Чем дальше, однако, тем меньше таких зыбких образов. («С годами почерк твердеет» — это сказано в предисловии; и это правда.) В девяностые годы они вообще исчезают. Даже когда образная канва прочерчена пунктирно, есть ощущение: автор знает, что было или может быть на месте пробелов. Волнение от соприкосновения с несказанным, в ранних стихах открытое, прячется в слова, в их внутреннюю дрожь. Зрение вовсе не «уходит в сердце», как предвещал сам поэт еще несколько лет назад, — наоборот, оно приобретает большую, чем прежде, остроту. Мир для него стереоскопичен — поверхностные и внутренние слои видны одновременно и одинаково отчетливо.
Пустили йодный газ магнольные кусты.
Взлетели сцепленные в щиколотках тени.
Взмахнули десять раз небесные косцы
И дождь упал на все свои колени.
Юрьев — в зрелый период — не скрывает своего мастерства; иногда он не прочь подчеркнуто продемонстрировать его (особенно в описательных стихотворениях — таких, как «Осень во Франкфурте»). Характерны даже рифмы в стихах этого периода — глубокие, звучные, иногда даже каламбурные, так не похожие, скажем, на аскетическую рифмовку Елены Шварц.
В языке поэта тоже многое меняется. Исчезают «неправильные» морфемы общеупотребительных слов; от неологизмов Юрьев не отказывается («съемные дрожала» дождя) — но чаще ограничивается словами, присутствующими в «живом великорусском языке». Однако соединение и осмысление этих слов оказывается очень необычным.
Всю ночь гудели кирочные ботала
Немецкой шлакоблочной слободы…
«Кирочной», на взгляд петербуржца, может быть прежде всего улица. Улица, где (вспоминаешь не сразу) находится кирха, лютеранская церковь Святой Анны. «Кирочный» — относящийся к кирхе.
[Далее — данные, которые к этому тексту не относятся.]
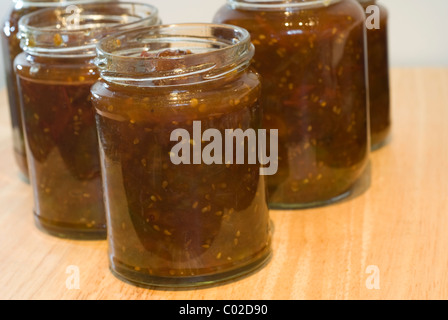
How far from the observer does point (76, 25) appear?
1.17 m

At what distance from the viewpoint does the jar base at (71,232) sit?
1062mm

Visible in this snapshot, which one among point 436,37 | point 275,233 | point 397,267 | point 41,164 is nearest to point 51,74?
point 41,164

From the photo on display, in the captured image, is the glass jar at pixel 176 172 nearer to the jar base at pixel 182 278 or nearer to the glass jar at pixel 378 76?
the jar base at pixel 182 278

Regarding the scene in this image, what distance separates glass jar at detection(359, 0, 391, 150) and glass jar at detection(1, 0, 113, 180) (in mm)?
438

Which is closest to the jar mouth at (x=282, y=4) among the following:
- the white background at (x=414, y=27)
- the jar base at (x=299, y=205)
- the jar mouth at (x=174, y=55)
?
the jar mouth at (x=174, y=55)

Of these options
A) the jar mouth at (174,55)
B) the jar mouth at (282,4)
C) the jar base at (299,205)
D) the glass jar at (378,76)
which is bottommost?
the jar base at (299,205)

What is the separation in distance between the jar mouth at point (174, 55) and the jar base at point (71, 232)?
0.24 m

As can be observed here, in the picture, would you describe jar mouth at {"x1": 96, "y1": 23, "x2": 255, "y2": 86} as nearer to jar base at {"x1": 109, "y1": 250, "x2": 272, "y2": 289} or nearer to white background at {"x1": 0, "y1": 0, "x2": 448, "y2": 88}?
jar base at {"x1": 109, "y1": 250, "x2": 272, "y2": 289}

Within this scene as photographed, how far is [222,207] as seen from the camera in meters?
0.90

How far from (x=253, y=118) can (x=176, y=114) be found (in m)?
0.10

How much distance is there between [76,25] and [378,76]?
464mm

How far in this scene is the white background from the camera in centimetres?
202

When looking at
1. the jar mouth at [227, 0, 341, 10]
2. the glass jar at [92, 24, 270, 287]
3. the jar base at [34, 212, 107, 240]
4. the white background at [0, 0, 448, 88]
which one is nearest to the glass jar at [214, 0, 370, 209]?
the jar mouth at [227, 0, 341, 10]

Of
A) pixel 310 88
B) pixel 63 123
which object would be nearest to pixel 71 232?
pixel 63 123
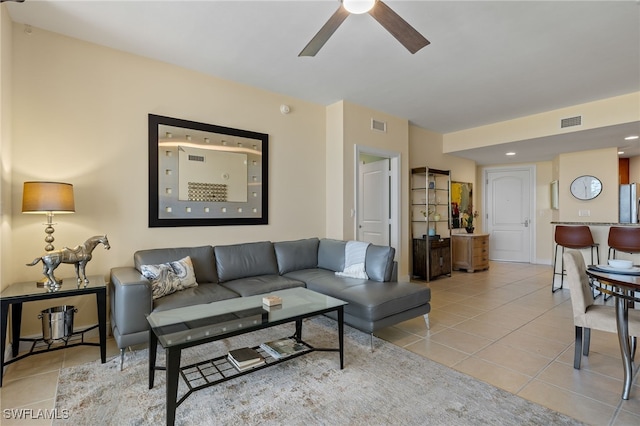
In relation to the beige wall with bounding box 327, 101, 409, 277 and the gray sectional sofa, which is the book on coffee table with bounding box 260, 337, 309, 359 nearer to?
the gray sectional sofa

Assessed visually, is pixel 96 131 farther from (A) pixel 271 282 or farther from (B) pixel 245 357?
(B) pixel 245 357

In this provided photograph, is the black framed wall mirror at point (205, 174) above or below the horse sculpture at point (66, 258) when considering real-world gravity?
above

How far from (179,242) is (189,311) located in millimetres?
1347

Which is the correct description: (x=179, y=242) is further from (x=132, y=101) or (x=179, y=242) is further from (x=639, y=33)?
(x=639, y=33)

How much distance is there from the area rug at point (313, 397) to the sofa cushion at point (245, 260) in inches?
42.1

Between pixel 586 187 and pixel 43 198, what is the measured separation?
309 inches

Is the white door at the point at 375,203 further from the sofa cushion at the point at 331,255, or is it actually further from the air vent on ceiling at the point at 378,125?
the sofa cushion at the point at 331,255

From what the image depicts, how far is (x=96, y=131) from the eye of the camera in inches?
119

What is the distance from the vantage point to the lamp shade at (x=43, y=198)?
94.0 inches

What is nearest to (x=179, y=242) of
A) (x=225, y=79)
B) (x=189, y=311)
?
(x=189, y=311)

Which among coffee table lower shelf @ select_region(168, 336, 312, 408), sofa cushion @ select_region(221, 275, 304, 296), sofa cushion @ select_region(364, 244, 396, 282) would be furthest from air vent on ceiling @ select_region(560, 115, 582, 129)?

Одно из значений слова «ботало» — «деревянный звонок или род колокольчика», который «привешивается к шее всякого скота» (Даль). «Кирочные ботала» — несколько уничиженные церковные колокола. «Немецкая слобода» — это не Кукуй, где сожгли лжепророка Квиринуса Кульмана, куда ездил пьянствовать и развратничать молодой Петр, а пригород современного германского города. Его терминологически точно можно назвать слободой, как славянолюбивый Хлебников звал американского президента — посадником. И слобода эта — шлакоблочная… Каждое слово удивляется соседу, и энергия этого (впрочем, вполне благожелательного) удивления поднимает стихотворение на орбиту.
При этом «благородные», «высокие» слова почти исчезают — то ли поэт не желает больше пользоваться их «накопленным силовым остатком», то ли сейчас ему это не нужно (с учетом изменившихся тембра голоса, широты дыхания и энергетической кривой стихотворений). Тембр стал выше (как ни странно!), дыхание — шире и ровнее, кривая — более пологой. В стихах рубежа столетий и начала XXI века все чаще появляется прямой и бесстрашный лирический взгляд и «открытый» голос, подхватывающий на лету детали окружающего мира — нынешнего и сохраненного воспоминаниями. Иногда они мягко плывут на голосовой волне:
Я гляжу от перекрестка в черный город — лязги-дребезги поют.
В магазине Соловьевском под закрытье нототению дают.
Хоть гурзошник, хоть полковник — впуск окончен. Закрывается приют.
В Соловьевском магазине, под закрытье, швабру под ноги суют.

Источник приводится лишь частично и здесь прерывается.